Other companies are adopting similar tactics to improve the skill sets of their employees, especially those in the information technology (IT) sector, where there remains a staggeringly high demand for advanced operators and software developers. Local mobile payment provider Pi Pay, for example, has adopted an in-house training programme designed to bring new staff up to speed with the IT requirements of their new roles, whether they be in marketing, accounting or HR. 
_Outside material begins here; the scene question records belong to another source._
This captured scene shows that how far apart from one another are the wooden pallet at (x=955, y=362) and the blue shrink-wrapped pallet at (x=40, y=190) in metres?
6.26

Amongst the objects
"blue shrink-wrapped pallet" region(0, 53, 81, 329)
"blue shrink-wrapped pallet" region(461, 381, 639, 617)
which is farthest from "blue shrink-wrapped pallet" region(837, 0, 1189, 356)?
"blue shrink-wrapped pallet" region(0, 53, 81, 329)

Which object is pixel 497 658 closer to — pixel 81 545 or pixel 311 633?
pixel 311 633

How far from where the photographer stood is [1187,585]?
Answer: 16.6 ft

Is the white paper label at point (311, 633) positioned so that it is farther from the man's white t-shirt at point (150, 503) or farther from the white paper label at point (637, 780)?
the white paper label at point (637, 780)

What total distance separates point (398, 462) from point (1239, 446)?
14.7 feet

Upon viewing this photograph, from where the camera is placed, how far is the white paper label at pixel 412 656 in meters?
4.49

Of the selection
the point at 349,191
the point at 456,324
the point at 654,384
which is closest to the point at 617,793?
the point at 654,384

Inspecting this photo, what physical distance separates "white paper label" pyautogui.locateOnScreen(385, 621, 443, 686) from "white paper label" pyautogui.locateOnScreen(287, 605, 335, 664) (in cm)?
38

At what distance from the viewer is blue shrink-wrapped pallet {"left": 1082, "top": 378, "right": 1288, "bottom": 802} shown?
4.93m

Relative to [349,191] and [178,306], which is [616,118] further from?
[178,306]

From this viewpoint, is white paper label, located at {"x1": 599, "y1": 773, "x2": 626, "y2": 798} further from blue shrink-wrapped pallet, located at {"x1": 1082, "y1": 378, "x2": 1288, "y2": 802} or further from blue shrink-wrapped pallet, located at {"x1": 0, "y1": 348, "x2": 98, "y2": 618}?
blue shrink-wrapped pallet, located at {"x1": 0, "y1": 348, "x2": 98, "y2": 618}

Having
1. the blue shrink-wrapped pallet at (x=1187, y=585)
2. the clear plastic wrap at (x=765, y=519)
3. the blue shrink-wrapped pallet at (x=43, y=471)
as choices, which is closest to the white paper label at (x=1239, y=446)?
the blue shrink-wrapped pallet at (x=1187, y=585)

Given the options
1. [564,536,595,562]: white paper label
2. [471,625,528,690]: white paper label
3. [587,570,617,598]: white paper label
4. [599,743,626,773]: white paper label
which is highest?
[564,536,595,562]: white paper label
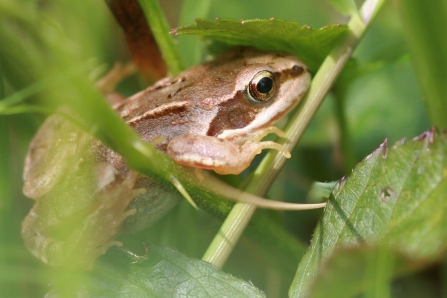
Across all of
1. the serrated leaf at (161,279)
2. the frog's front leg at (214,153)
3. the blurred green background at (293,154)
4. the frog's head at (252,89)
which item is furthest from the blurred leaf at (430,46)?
the serrated leaf at (161,279)

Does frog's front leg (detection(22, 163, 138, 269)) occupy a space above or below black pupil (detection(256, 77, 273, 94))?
below

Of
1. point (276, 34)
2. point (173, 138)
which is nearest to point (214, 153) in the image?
point (173, 138)

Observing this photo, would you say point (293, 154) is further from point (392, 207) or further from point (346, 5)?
point (392, 207)

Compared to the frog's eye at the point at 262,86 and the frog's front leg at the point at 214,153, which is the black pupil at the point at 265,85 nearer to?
the frog's eye at the point at 262,86

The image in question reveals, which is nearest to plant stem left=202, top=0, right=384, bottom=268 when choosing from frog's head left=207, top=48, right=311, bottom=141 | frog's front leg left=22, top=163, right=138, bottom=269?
frog's head left=207, top=48, right=311, bottom=141

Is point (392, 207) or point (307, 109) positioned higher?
point (307, 109)

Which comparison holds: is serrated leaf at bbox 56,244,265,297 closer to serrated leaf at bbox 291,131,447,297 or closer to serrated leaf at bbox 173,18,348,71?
serrated leaf at bbox 291,131,447,297

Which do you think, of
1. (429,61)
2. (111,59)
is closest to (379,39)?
(429,61)

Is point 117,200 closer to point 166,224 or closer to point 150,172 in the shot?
point 166,224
“Learning on the job, by experience and with colleagues, is the most effective way of ensuring agility and adaptiveness in a team,” said Tomas Pokorny, Pi Pay CEO, adding that the company’s most skilled employees are encouraged to mentor young Cambodians in the community. “Some [of our employees] have also signed up as mentors at [local incubator] Impact Hub Phnom Penh, to help coach young Cambodian entrepreneurs.”

Cambodia’s young workforce is desperately in need of mentorship, explained Seng Sopheap, the president of the National Institute of Posts, Telecoms and ICT (NIPTICT), and incubators like Impact Hub have done well in this matter – but these small-scale initiatives can only reach so many people. 

“One of the assets for Cambodia is that our workers are very young, and we are very fast learners”

“People complain about a lack of soft and hard skills, and at NIPTICT, we are focusing on mentorship and training to address this issue,” he said. “We train around 1,500 government staff each year on IT skills, and teach them what the impact of this tech can be on their job and on society… this is very practical now, especially, because soon, technology could change all of our lives.”

A key aspect of preparing for the trend of digitisation that is sweeping across the globe, he added, is funding for research groups at the college level. With funding from NIPTICT, multiple universities have begun years-long research projects into technologies that have the potential to change the landscape of the Kingdom, including robotics, language processing and telecommunications tools. 

He added that, in a digitising world, it will be important to teach skills that machines cannot master, like creative thinking, problem-solving and negotiating. 

“One of the assets for Cambodia is that our workers are very young, and I believe we are very fast learners,” Sopheap said. “For example, in the garment and textiles industry, a lot of jobs will be lost but new jobs are going to be created when we bring in new machines that require upkeep… we just need to be sure that people learn how to operate these machines.”

“”It’s inevitable that change is coming,” he added. “But I think, in Cambodia, there is hope.”